GIVEN INSTRUCTION ->
Your task is to return the span of lines beginning at the one with "What is the" and ending at the last line of the data, exactly as it stands.

(Collected data)
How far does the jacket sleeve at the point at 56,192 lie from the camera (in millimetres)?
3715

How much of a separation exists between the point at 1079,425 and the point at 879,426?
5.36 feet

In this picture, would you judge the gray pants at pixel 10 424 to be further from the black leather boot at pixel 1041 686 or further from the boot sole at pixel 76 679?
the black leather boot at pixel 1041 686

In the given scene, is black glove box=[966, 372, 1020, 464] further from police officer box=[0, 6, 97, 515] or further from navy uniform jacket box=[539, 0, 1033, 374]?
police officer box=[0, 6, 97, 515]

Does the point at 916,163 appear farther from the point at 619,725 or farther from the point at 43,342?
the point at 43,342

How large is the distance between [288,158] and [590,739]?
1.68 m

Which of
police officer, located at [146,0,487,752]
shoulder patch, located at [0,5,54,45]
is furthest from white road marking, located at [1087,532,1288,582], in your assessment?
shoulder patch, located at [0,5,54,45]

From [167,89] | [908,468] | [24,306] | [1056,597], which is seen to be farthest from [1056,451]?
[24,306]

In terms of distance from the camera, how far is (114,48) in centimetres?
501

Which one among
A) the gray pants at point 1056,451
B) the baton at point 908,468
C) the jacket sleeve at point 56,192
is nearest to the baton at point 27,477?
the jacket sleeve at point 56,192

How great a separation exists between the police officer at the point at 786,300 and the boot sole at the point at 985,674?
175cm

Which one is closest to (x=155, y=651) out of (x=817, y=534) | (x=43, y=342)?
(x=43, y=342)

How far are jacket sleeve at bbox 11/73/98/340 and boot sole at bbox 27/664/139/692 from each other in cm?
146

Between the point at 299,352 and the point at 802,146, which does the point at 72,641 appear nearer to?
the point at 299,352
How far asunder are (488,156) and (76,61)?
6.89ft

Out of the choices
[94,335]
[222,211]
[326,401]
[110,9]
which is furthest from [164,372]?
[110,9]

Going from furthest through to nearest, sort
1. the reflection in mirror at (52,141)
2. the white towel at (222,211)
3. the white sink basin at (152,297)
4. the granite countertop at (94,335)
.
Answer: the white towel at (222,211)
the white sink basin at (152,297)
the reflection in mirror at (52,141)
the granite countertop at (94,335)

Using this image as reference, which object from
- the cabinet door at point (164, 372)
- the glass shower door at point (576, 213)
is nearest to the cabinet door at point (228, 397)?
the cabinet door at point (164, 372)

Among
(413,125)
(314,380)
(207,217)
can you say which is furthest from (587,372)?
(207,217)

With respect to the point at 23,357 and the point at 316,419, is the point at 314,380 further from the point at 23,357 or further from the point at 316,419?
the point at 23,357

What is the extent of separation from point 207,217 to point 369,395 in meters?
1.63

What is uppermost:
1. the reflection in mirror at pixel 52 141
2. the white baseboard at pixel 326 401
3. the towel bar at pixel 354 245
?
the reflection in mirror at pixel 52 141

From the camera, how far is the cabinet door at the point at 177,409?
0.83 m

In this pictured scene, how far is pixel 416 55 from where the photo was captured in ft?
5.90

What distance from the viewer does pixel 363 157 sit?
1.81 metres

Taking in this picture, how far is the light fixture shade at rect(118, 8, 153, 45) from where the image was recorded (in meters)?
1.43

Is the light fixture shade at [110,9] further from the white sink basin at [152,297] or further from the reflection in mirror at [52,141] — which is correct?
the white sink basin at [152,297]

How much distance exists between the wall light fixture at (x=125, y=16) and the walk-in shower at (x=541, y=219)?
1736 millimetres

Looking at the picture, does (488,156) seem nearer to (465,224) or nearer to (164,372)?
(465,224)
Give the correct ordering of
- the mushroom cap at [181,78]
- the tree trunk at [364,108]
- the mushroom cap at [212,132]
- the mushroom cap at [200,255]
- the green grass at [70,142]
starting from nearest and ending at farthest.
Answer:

EXERCISE SOLUTION ->
What is the extent of separation from point 207,217 to point 369,395 in meters?
1.63

What is uppermost:
1. the reflection in mirror at pixel 52 141
2. the white baseboard at pixel 326 401
3. the towel bar at pixel 354 245
?
the reflection in mirror at pixel 52 141

From the camera, how far is the cabinet door at the point at 177,409?
0.83 m

In this pictured scene, how far is pixel 416 55 from where the photo was captured in ft?
5.90

What distance from the viewer does pixel 363 157 sit?
1.81 metres

Taking in this picture, how far is the light fixture shade at rect(118, 8, 153, 45) from where the image was recorded (in meters)?
1.43

Is the light fixture shade at [110,9] further from the white sink basin at [152,297] or further from the reflection in mirror at [52,141] — which is correct?
the white sink basin at [152,297]

How much distance exists between the wall light fixture at (x=125, y=16) and the walk-in shower at (x=541, y=219)?
1736 millimetres

Looking at the picture, does (488,156) seem nearer to (465,224) or nearer to (164,372)?
(465,224)
Give the correct ordering of
- the mushroom cap at [181,78]
- the tree trunk at [364,108]
- the mushroom cap at [212,132]
- the mushroom cap at [200,255]
- the green grass at [70,142]
starting from nearest and ending at farthest.
Answer:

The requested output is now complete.